Turning the Page: Farewell to The BeeKeepers, and a New Beginning by Sylvie Abate
- Sylvie

- May 30, 2019
- 2 min read
Updated: May 26, 2025

The folk group I was part of for almost three years — The BeeKeepers — has come to an end.
And with it, a chapter closes.
I will miss making music with Phred and Mandy, two of the finest musicians and singers I have ever had the privilege to work alongside. Some of my sweetest memories were born on stages, in recording studios, and in the cozy warmth of rehearsals at Phred’s house in New London. Every week, we would gather — guitars in hand, laughter in the air — and weave songs from the threads of friendship and creativity.
I’ll never forget our songwriting retreat, or the way Phred’s front yard garden bloomed like a secret world, full of color and quiet magic. Man, I will miss those two women.
Endings are always bittersweet. There is sadness in saying goodbye to a band I loved —to the music we made, to the laughter that filled our late-night rehearsals, to the harmonies that somehow felt like home.
But woven through the sadness is something else: Excitement. Gratitude. Hope for the music journey that lies ahead.
I am thankful beyond words for the time we shared. For the songs we wrote, the stages we played, the countless hours of creating — and the friendship that carried us through it all.
When The BeeKeepers played our final show, I knew deep down it would be my last live performance for a long while. Not because I stopped loving music — but because another longing had been quietly stirring inside me. A dream buried deep in my soul, waiting patiently for its time. The dream to write. To create art completely on my own terms.
There is a strange, fierce freedom in stepping into the unknown. I know it won’t be easy. I’ll have to wear many hats — songwriter, arranger, producer, director of the sound I hear in my head. I'll hire studio musicians and vocalists. I’ll build these songs from the ground up. It feels daunting. But it also feels electric. Like standing at the edge of something wide and wild, knowing the road ahead, though hard, is mine to walk.

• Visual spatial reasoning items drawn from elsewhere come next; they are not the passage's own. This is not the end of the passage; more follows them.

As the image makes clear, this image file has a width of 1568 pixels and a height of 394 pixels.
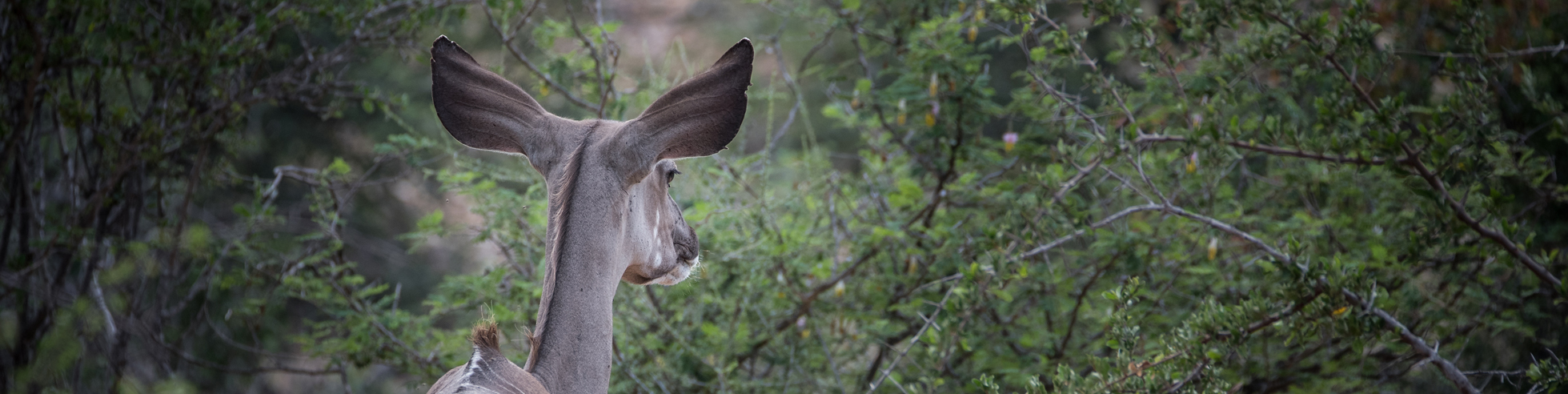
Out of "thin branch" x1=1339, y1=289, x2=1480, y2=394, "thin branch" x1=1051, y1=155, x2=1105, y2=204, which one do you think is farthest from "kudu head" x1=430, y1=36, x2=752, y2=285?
"thin branch" x1=1339, y1=289, x2=1480, y2=394

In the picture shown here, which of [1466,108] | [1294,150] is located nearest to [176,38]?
[1294,150]

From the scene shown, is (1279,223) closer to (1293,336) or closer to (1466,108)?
(1466,108)

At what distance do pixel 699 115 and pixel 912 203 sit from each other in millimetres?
3203

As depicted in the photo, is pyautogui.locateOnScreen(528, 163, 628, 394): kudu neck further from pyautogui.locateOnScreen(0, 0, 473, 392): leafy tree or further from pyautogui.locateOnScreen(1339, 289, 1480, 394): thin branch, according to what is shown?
pyautogui.locateOnScreen(0, 0, 473, 392): leafy tree

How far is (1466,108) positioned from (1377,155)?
38cm

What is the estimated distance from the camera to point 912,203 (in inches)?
227

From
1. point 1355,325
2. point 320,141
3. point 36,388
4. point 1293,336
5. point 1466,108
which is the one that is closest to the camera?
point 1355,325

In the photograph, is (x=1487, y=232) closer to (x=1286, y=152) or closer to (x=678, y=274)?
(x=1286, y=152)

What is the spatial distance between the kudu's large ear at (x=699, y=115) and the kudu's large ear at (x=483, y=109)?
1.16ft

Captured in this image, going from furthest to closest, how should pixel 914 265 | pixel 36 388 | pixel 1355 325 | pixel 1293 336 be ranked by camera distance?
pixel 914 265, pixel 36 388, pixel 1293 336, pixel 1355 325

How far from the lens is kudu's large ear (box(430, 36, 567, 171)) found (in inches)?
117

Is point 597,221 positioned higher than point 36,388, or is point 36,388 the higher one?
point 597,221

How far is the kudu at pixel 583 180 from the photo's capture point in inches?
104

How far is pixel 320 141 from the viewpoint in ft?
39.7
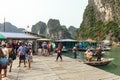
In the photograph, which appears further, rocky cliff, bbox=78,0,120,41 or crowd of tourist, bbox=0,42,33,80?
rocky cliff, bbox=78,0,120,41

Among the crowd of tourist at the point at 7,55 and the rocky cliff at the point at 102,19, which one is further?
the rocky cliff at the point at 102,19

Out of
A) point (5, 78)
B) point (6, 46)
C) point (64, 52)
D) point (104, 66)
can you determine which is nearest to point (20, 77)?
point (5, 78)

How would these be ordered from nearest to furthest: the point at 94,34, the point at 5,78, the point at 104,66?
the point at 5,78, the point at 104,66, the point at 94,34

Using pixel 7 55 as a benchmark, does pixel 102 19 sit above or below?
above

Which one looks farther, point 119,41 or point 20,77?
point 119,41

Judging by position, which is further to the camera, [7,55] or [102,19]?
[102,19]

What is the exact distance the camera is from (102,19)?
149 m

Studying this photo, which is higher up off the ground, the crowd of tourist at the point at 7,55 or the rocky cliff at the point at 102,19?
the rocky cliff at the point at 102,19

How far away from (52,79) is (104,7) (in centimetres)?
13770

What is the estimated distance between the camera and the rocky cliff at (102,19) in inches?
5098

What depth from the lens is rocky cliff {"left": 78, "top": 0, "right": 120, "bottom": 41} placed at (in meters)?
130

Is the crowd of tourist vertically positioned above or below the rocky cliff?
below

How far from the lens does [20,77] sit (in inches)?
563

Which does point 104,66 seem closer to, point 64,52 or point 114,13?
point 64,52
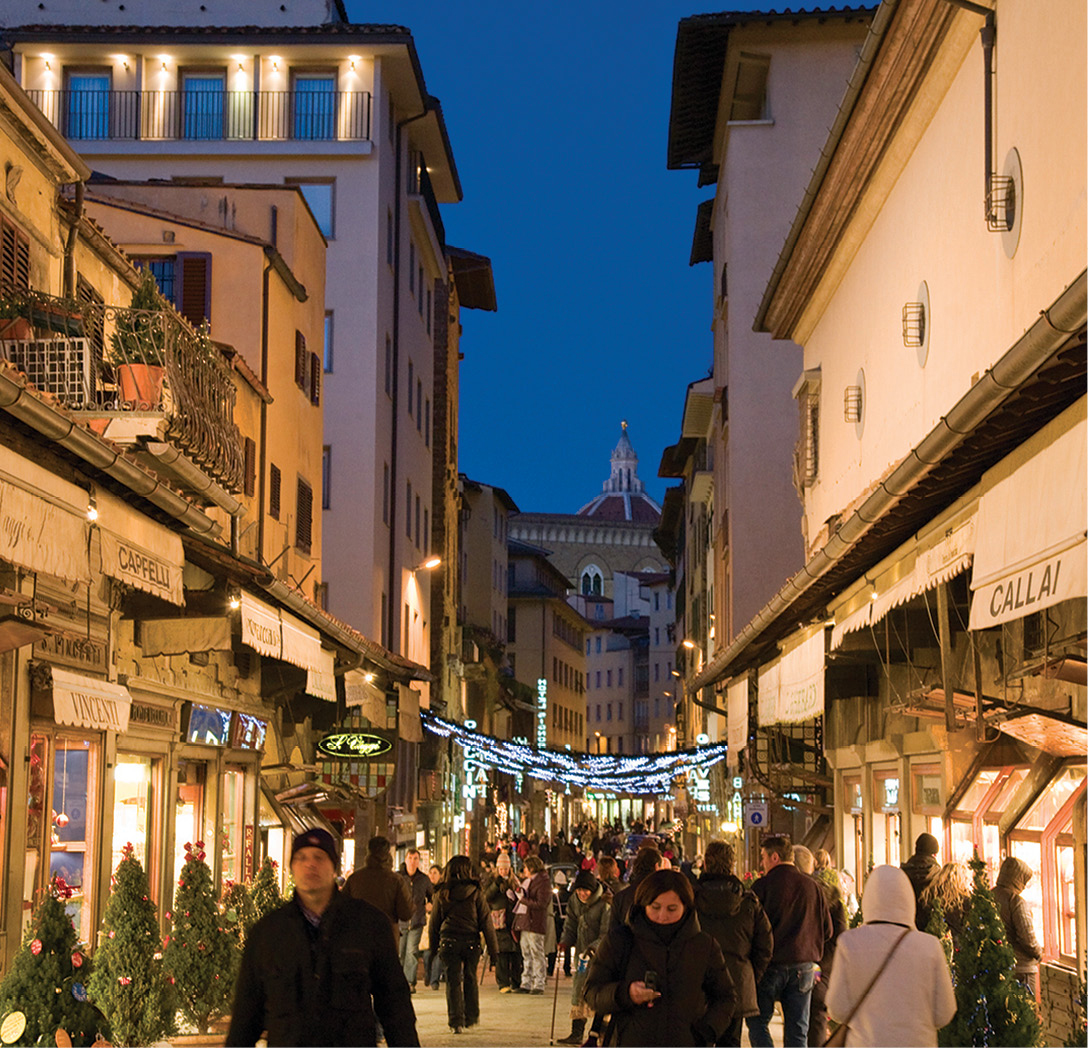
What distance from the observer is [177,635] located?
1670 centimetres

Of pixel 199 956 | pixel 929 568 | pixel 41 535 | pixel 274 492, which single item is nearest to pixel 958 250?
pixel 929 568

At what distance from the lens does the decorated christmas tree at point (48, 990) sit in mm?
9930

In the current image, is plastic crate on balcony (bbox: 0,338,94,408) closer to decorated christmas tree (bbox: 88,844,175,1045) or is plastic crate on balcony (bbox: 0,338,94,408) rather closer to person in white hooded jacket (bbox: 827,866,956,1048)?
decorated christmas tree (bbox: 88,844,175,1045)

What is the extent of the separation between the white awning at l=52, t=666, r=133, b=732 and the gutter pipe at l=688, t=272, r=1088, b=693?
19.1 feet

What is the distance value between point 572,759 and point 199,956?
3070 centimetres

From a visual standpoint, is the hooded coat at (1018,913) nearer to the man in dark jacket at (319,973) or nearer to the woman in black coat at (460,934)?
the woman in black coat at (460,934)

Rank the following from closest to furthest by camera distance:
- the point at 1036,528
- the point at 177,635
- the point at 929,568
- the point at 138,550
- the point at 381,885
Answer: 1. the point at 1036,528
2. the point at 929,568
3. the point at 138,550
4. the point at 381,885
5. the point at 177,635

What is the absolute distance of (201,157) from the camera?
42.9 metres

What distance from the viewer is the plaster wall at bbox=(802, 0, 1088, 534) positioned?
11.9m

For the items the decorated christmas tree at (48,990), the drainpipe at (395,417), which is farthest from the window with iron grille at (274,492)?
the decorated christmas tree at (48,990)

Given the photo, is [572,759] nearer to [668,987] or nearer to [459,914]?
[459,914]

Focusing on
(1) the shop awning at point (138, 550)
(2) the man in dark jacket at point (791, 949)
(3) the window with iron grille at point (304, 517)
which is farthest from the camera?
(3) the window with iron grille at point (304, 517)

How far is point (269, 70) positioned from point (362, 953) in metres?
38.3

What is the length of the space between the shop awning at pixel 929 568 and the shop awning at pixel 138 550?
504 cm
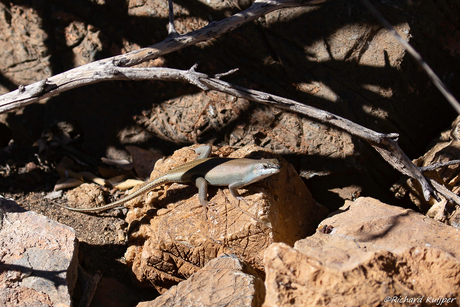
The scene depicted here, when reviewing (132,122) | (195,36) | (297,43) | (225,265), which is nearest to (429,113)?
(297,43)

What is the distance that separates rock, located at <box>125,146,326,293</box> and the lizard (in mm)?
145

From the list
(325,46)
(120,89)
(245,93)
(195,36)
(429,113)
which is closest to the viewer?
(245,93)

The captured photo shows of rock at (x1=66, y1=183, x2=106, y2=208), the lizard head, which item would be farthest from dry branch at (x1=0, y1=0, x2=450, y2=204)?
rock at (x1=66, y1=183, x2=106, y2=208)

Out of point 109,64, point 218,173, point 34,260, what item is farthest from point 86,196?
point 218,173

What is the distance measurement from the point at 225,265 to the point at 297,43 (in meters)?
3.29

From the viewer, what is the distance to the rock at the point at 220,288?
285 centimetres

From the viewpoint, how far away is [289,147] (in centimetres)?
511

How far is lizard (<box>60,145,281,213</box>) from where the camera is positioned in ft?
12.5

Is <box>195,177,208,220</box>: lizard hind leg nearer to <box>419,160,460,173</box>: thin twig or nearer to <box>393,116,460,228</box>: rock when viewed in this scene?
<box>419,160,460,173</box>: thin twig

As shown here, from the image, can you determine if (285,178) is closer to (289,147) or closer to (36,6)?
(289,147)

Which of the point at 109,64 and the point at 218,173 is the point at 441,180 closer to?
the point at 218,173

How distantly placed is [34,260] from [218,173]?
2.04 metres

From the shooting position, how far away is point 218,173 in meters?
4.03

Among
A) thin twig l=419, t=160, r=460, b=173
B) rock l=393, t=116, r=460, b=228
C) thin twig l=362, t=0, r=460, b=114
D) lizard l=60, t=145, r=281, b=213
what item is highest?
thin twig l=362, t=0, r=460, b=114
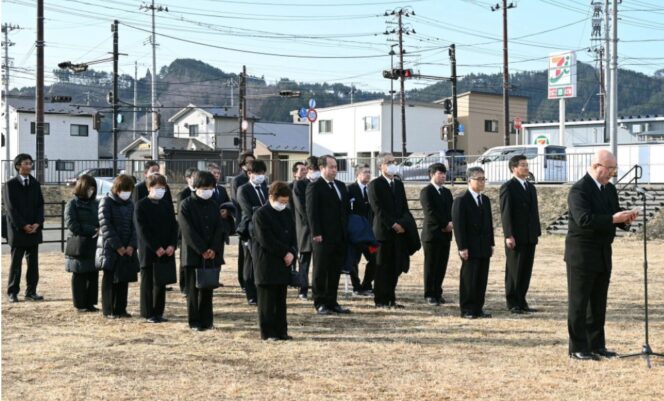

Three days after writing this...
A new song idea begins to flicker. The words arrive like an old friend — not forced, but flowing. In less than an hour, the lyrics are there, whole and alive.
I pick up my guitar. It’s been a while. The strings feel familiar under my fingers. I tune them slowly, and then I play.
And just like that, the song pours out — easy, natural, inevitable.
It’s called “You Can’t Take My Voice Away.”
A song about resilience. A song about finding strength in the spaces where things once fell apart. A song about claiming the power to create, to speak, to sing — no matter what.
A new chapter has begun. And I’m ready.